In her third point, the wife contends that the trial court erred in refusing to place an equitable lien on the husband's separate real property to secure payment of any judgment awarded to the wife. In its conclusions of law, the trial court stated that it did not have authority to grant such a lien because the separate property was the homestead of the husband. However, a court does have authority to place an equitable lien on one spouse's homestead if that lien secures the amount awarded the other spouse for his or her interest in the homestead. Wren v. Wren, 702 S.W.2d 250, 253 (Tex.App.—Houston [1st Dist.] 1985, no writ); Brunell v. Brunell, 494 S.W.2d 621 (Tex.Civ.App.—Dallas 1973, no writ). The court, therefore, has discretion to grant an equitable lien to secure reimbursement for the wife's interest in homestead property. The point is sustained.

In her fourth point of error, appellant argues the trial court erred in refusing to award reimbursement to the community estate for the enhancement of the separate real property of appellee. We agree and sustain the point.[1]

Where community funds are used to make improvements to the separate property of one spouse, upon dissolution of the marriage, the community is entitled to reimbursement in the amount of the resulting enhanced value of the separate estate. Anderson v. Gilliland, 684 S.W.2d 673, 675 (Tex.1985); Dakan v. Dakan, 125 Tex. 305, 83 S.W.2d 620 (1935); Weekley, Reimbursement Between Separate and Community Estates—The Current Texas View, 39 Baylor L.Rev. 945, 953 (1987). In the instant case, the husband and wife constructed the house on the husband's separate property. The house was built with community-borrowed funds. The husband argues that since the payments on the indebtedness were ultimately all made with separate funds, the house ceased to be a community estate improvement and became a separate estate improvement and, therefore, any right to enhancement belongs to the separate estates rather than the community estate. However, the payment by one marital estate of the indebtedness owed by another marital estate only entitles the contributing estate to reimbursement for the amount of funds actually expended to reduce the indebtedness. Beeler v. Beeler, 363 S.W.2d 305, 307-9 (Tex.Civ.App.—Beaumont 1962, error dism'd w.o.j.); Weekley, supra, at 973. L. Simpkins, Texas Family Law § 22.39 (178).

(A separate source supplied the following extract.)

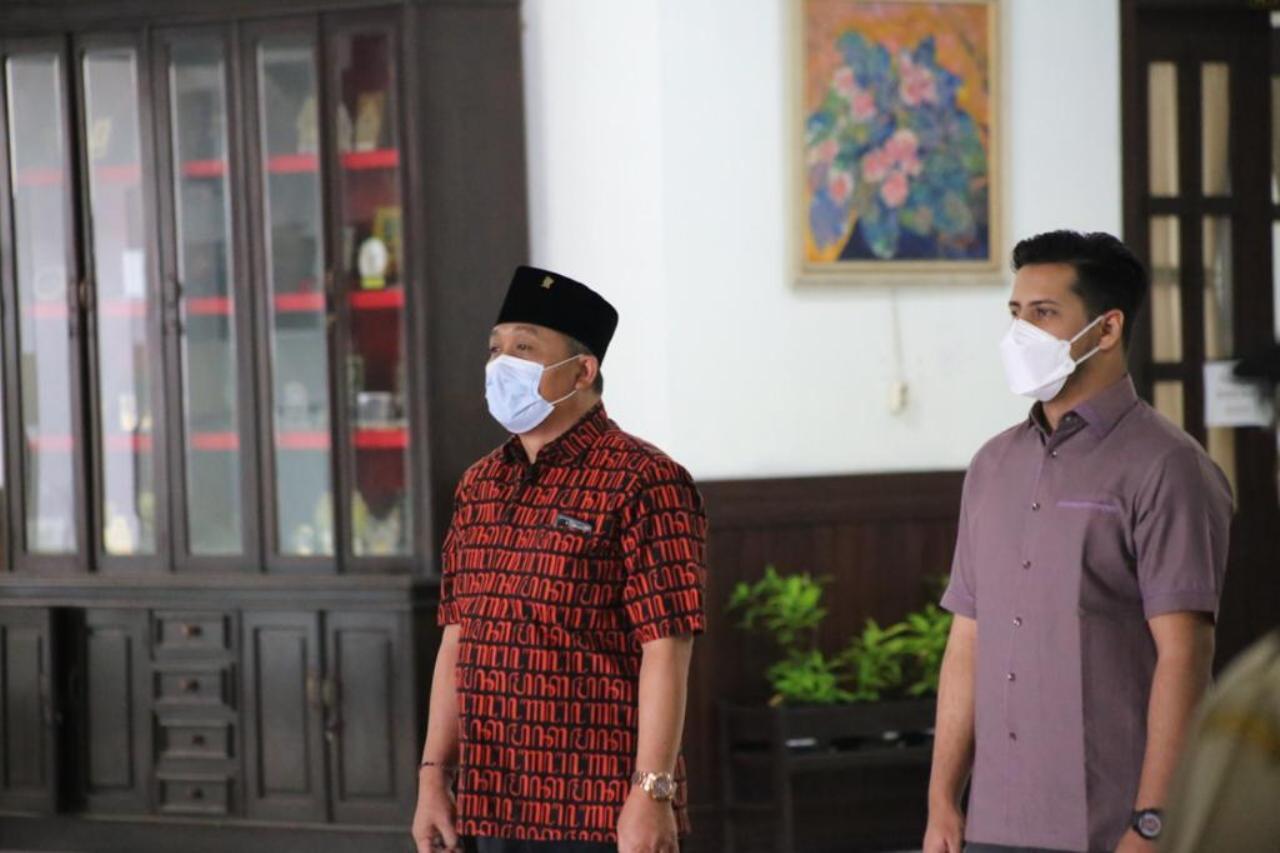 Kobarkan Semangat Nasionalisme DPRD Kota Malang Wajibkan Nyanyi Lagu Indonesia Raya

In the instant case, the community estate is entitled to reimbursement from the husband's estate for the enhancement in value (amounting to $92,900)[2] to the husband's separate property attributable to the improvement. Anderson, 684 S.W.2d at 675. Because this reimbursement belongs to the community estate the trial court may divide it between the parties in "a manner that the court deems just and right." Tex.Fam. Code Ann. § 3.63(a) (Vernon Supp.1988). Furthermore, the separate estates are entitled to reimbursement from the community estate in the amount of their respective contributions to the payment of the community indebtedness for the homestead improvement, as follows: wife's separate estate $7,350;[3] husband's separate estate *680 $28,650.[4]Beeler, 363 S.W.2d at 307-9.

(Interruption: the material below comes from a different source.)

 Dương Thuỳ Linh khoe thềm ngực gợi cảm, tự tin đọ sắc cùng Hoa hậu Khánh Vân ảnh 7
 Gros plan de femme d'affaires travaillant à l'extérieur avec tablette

That portion of the judgment dividing the community estate of the parties is reversed and the cause is remanded for division of the property in a manner consistent with this opinion.

SUPPLEMENTAL OPINION ON APPELLEE'S MOTION FOR REHEARING

In his motion for rehearing appellee complains this court erred in sustaining his former wife's third point of error. By that point she challenged the trial court's refusal to place an equitable lien on the husband's separate property homestead securing the right of reimbursement awarded her by that court. We are persuaded that a right of reimbursement is not an interest in the land. However, we remain convinced that the trial court does have discretion to place an equitable lien on one spouse's separate property to secure a right of reimbursement awarded the other spouse for construction of a family home on that property with community property resources.

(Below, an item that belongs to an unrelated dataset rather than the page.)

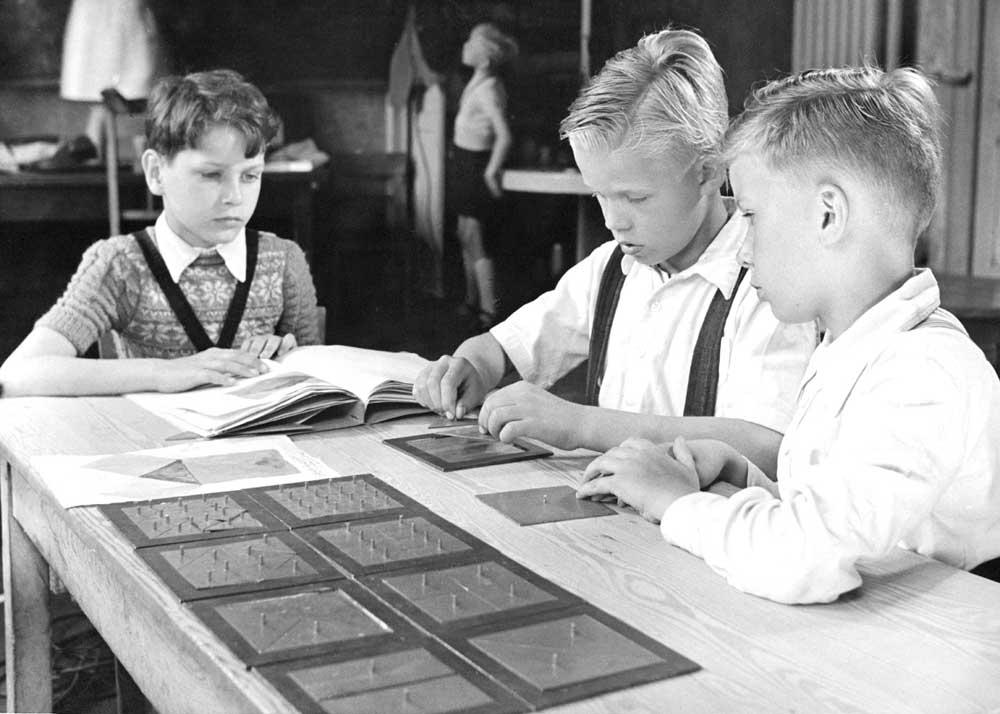 Bir Montessori Okulu, Kesir Çalışması, 1950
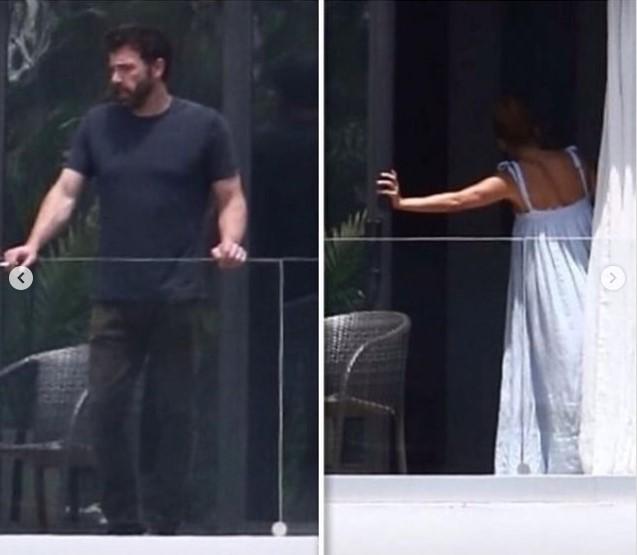 Jennifer Lopez sonriendo mientras le enseña su casa a Ben Affleck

In Burton v. Bell, 380 S.W.2d 561, 564 (Tex.1964), the Supreme Court described the nature of a right of reimbursement for community property funds expended to improve separate property as "a claim for money and return of funds and not a right, title or interest in the land." Burton did not address the issue of whether or not an equitable lien could attach to secure the claim for reimbursement; however, the Supreme Court relied upon Burton in support of the following language in Jensen v. Jensen, 665 S.W.2d 107, 110 (Tex.1984), a case involving the increase in separate property corporate stock: "However, if the right to reimbursement is proved, a lien shall not attach to Mr. Jensen's separate property shares. Rather, a money judgment may be awarded."

That wording in Jensen has created some confusion as to whether or not an equitable lien may still be placed on separate real property to secure a right of reimbursement awarded for improvements to that property. See Rogers v. Rogers, 754 S.W.2d 236, 241 (Tex.App.—Houston [1st Dist.] 1988, no writ); Weekley, Reimbursement Between Separate and Community Estates—The Current Texas View, 39 Baylor L.Rev. 945, 976 (1987). However, the Supreme Court found no reversible error in a post-Jensen case upholding the imposition of an equitable lien on one spouse's separate real property to secure the award of reimbursement for community funds advanced to improve that property. See Cook v. Cook, 665 S.W.2d 161, 165 (Tex. App.—Fort Worth 1983, writ ref'd n.r.e.).

In Smith v. Smith, 715 S.W.2d 154, 160 (Tex.App.—Texarkana 1986, no writ), the appellate court distinguished Jensen from cases involving real property rather than the "key-man concept" peculiar to the stocks involved in Jensen. The Smith court affirmed the imposition of an equitable lien upon the separate real property of the husband as security for the right of reimbursement awarded the wife for improvements made on the husband's separate real property with community property funds. The court made the following observation:

We do not believe the Supreme Court of Texas by their opinion in Jensen intended to change the longstanding rule of permitting divorce courts to attach a lien to secure an award of reimbursement for improvements.

Smith, 715 S.W.2d at 160.

We agree with this reasoning. Prior to Jensen this court upheld equitable liens placed on the separate property of one spouse as security for a right of reimbursement awarded the other. Buchan v. Buchan, 592 S.W.2d 367 (Tex.Civ.App.—Tyler 1979, writ dism'd); Day v. Day, 610 S.W.2d 195 (Tex.Civ.App.—Tyler 1980, writ ref'd n.r.e.). The Cook case discussed above cites Buchan. We agree with the Texarkana court's holding in Smith that Jensen's prohibition against equitable liens on separate personal property does not apply in cases involving improvements on separate *681 real property and adhere to our decisions in Buchan and Day.

We hold that the trial court has the discretion to establish a lien on separate real property as security for a right of reimbursement awarded one spouse for community property resources expended to improve that separate property. Appellee's motion for rehearing is overruled.

NOTES

[1] Any holding to the contrary in our previous opinion delivered October 31, 1986, is expressly overruled.

[2] Finding of Fact No. 15.

[3] Finding of Fact No. 14; Conclusion of Law No. 8.

[4] Findings of Fact Nos. 12, 13, and 14; Conclusions of Law Nos. 6, 7, and 8.